Top of Dataset extract

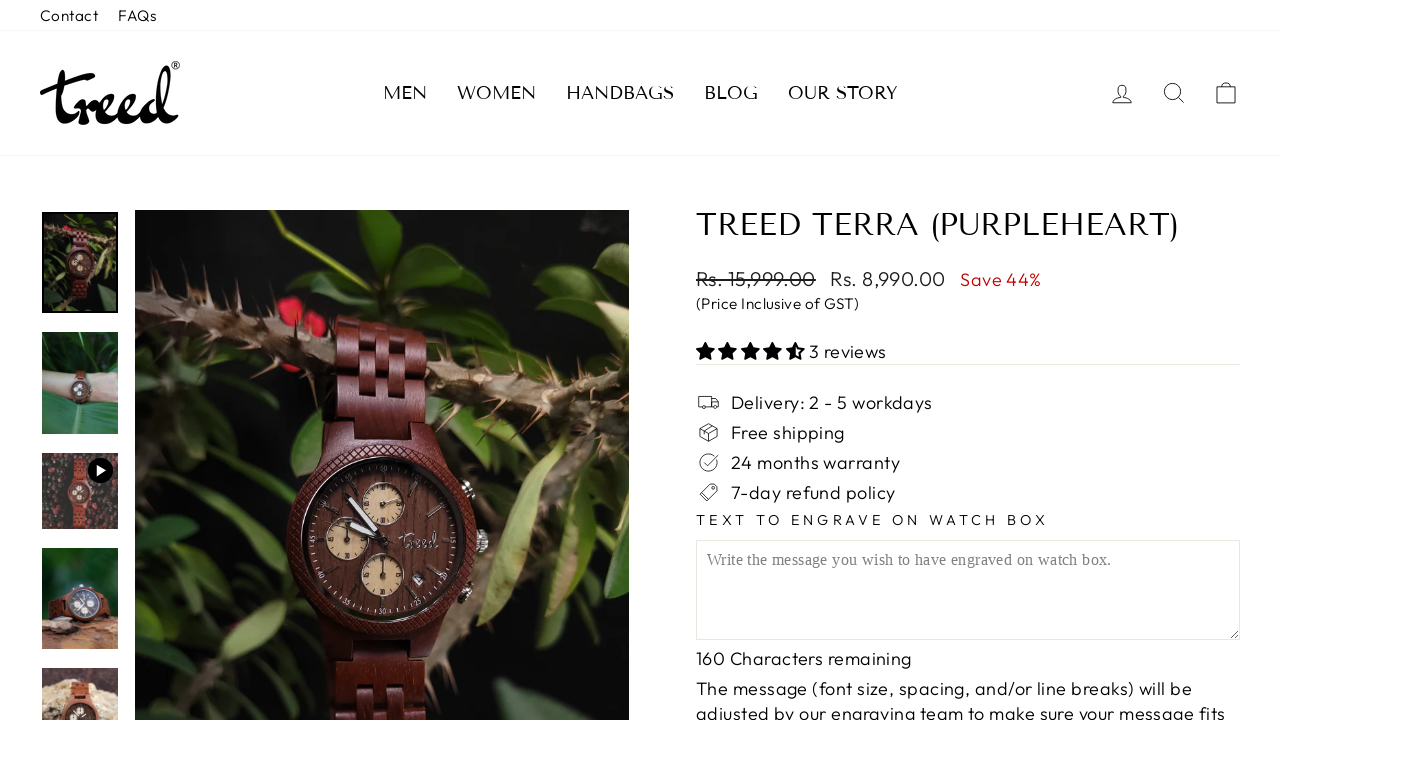

--- FILE ---
content_type: image/svg+xml
request_url: https://cdn.shopify.com/s/files/1/0070/3666/5911/files/9C_Custom.svg?v=1616182726
body_size: -233
content:
<?xml version="1.0" encoding="utf-8"?>
<!-- Generator: Adobe Illustrator 25.2.1, SVG Export Plug-In . SVG Version: 6.00 Build 0)  -->
<svg version="1.1" id="Layer_1" xmlns="http://www.w3.org/2000/svg" xmlns:xlink="http://www.w3.org/1999/xlink" x="0px" y="0px"
	 viewBox="0 0 240 240" style="enable-background:new 0 0 240 240;" xml:space="preserve">
<style type="text/css">
	.st0{clip-path:url(#SVGID_2_);}
	.st1{fill:#39B7F9;}
</style>
<g>
	<defs>
		<rect id="SVGID_1_" width="240" height="240"/>
	</defs>
	<clipPath id="SVGID_2_">
		<use xlink:href="#SVGID_1_"  style="overflow:visible;"/>
	</clipPath>
	<g class="st0">
		<path class="st1" d="M73.4,105.4c22-9,56.6,0.2,59.2,27.2c0.1,11.6-6.7,22.2-17.3,27.1c-11.2,5.8-24.2,7.1-36.3,3.7
			c-1.2-0.4-2.6-0.2-3.7,0.4c-6,2.6-12.1,5.3-18.2,7.9c-0.5-0.2-0.3-0.5-0.1-0.8c2.9-7.2,4.8-15.5-0.4-22.2
			C44.1,132.3,56.1,111.6,73.4,105.4"/>
		<path class="st1" d="M73,99.3c-0.2,0.3-0.3,0.7-0.3,1.1c-0.1,2.5-0.2,3.3-2.7,4.5c-2.4,1.2-4.8,2.4-7,3.8
			c-1.1,0.7-1.2,0.6-1.3-0.7c0.7-40.8,52.7-56.6,85.7-43.8c19.1,6.3,36.7,24.4,34.5,45.7c-3.5,24.4-20.4,20.4-8,52
			c0.1,0.2,0.3,0.5,0.1,0.7s-0.6,0-0.8-0.1c-9.5-4.1-19.1-8.2-28.6-12.3c-0.6-0.2-1.2-0.2-1.7,0.1c-4.7,1.6-9.6,2.5-14.6,2.7
			c2-2.1,3.7-4.6,5-7.2c0.3-0.7,1-1.2,1.8-1.3c3.8-0.4,7.6-1.2,11.4-2.2c5.6,2.4,11,5.2,16.3,8.3c0.9,0.8,1.6,0.4,1-0.8
			c-1.9-7.3-4.1-15.9,1-22.4c6.5-7.4,9.5-17.3,8.3-27c-3.8-21.3-27-31.5-46.5-33.4c-20.6-1.6-47.6,10.7-53.6,31.7
			C73,98.8,72.9,99.1,73,99.3"/>
	</g>
</g>
</svg>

Bottom of Dataset extract

[Problem] Return the entries above in full and unchanged, omitting every image.

[Reply]
--- FILE ---
content_type: image/svg+xml
request_url: https://cdn.shopify.com/s/files/1/0070/3666/5911/files/9C_Custom.svg?v=1616182726
body_size: -233
content:
<?xml version="1.0" encoding="utf-8"?>
<!-- Generator: Adobe Illustrator 25.2.1, SVG Export Plug-In . SVG Version: 6.00 Build 0)  -->
<svg version="1.1" id="Layer_1" xmlns="http://www.w3.org/2000/svg" xmlns:xlink="http://www.w3.org/1999/xlink" x="0px" y="0px"
	 viewBox="0 0 240 240" style="enable-background:new 0 0 240 240;" xml:space="preserve">
<style type="text/css">
	.st0{clip-path:url(#SVGID_2_);}
	.st1{fill:#39B7F9;}
</style>
<g>
	<defs>
		<rect id="SVGID_1_" width="240" height="240"/>
	</defs>
	<clipPath id="SVGID_2_">
		<use xlink:href="#SVGID_1_"  style="overflow:visible;"/>
	</clipPath>
	<g class="st0">
		<path class="st1" d="M73.4,105.4c22-9,56.6,0.2,59.2,27.2c0.1,11.6-6.7,22.2-17.3,27.1c-11.2,5.8-24.2,7.1-36.3,3.7
			c-1.2-0.4-2.6-0.2-3.7,0.4c-6,2.6-12.1,5.3-18.2,7.9c-0.5-0.2-0.3-0.5-0.1-0.8c2.9-7.2,4.8-15.5-0.4-22.2
			C44.1,132.3,56.1,111.6,73.4,105.4"/>
		<path class="st1" d="M73,99.3c-0.2,0.3-0.3,0.7-0.3,1.1c-0.1,2.5-0.2,3.3-2.7,4.5c-2.4,1.2-4.8,2.4-7,3.8
			c-1.1,0.7-1.2,0.6-1.3-0.7c0.7-40.8,52.7-56.6,85.7-43.8c19.1,6.3,36.7,24.4,34.5,45.7c-3.5,24.4-20.4,20.4-8,52
			c0.1,0.2,0.3,0.5,0.1,0.7s-0.6,0-0.8-0.1c-9.5-4.1-19.1-8.2-28.6-12.3c-0.6-0.2-1.2-0.2-1.7,0.1c-4.7,1.6-9.6,2.5-14.6,2.7
			c2-2.1,3.7-4.6,5-7.2c0.3-0.7,1-1.2,1.8-1.3c3.8-0.4,7.6-1.2,11.4-2.2c5.6,2.4,11,5.2,16.3,8.3c0.9,0.8,1.6,0.4,1-0.8
			c-1.9-7.3-4.1-15.9,1-22.4c6.5-7.4,9.5-17.3,8.3-27c-3.8-21.3-27-31.5-46.5-33.4c-20.6-1.6-47.6,10.7-53.6,31.7
			C73,98.8,72.9,99.1,73,99.3"/>
	</g>
</g>
</svg>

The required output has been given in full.